The Tigers, like the Orioles, were playing split-squad games in two locations, so Flanagan faced only Alan Trammell and Travis Fryman from their everyday lineup.
But that did not diminish the impact of a 5-1 victory in which he permitted only four balls out of the infield.
"The good thing is I haven't had a major setback and had to regroup," he said. "Usually, you have a dead period. There are a lot of positive signs to build from."
The only two runs against Flanagan this spring came Thursday, when Jeff McKnight misplayed a potential third-out fly ball into a three-base error. In his other appearance -- in relief -- he yielded one hit in three innings.
He said he would start or relieve, whatever the Orioles want, if he makes the roster.

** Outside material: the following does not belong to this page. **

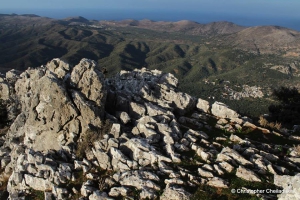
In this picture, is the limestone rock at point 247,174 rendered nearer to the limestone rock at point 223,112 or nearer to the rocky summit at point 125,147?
the rocky summit at point 125,147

"I've tried to be open-minded about that," he said. "I really haven't relieved. But I think in the right situation I could come in and face the [Don] Mattinglys. The biggest adjustment would be learning how to get ready in the bullpen."
A strong sinker served him well against the Tigers, whose only run came in the seventh on a bloop single by former Oriole John Shelby.
"I felt I was throwing too well not to give this a chance," said Flanagan. "Elrod [coach Elrod Hendricks] gave me pats on the back and pushed me last winter."
He wants to make his old club and not try to hook on elsewhere if he doesn't.
"That's the way I'd like it to be," said Flanagan, whose family lives in suburban Baltimore. "It solves the geographical problem, and I won't have to live in an apartment and be away all the time.
"Until you go away [he spent three-plus seasons in Toronto], you don't appreciate what being home means."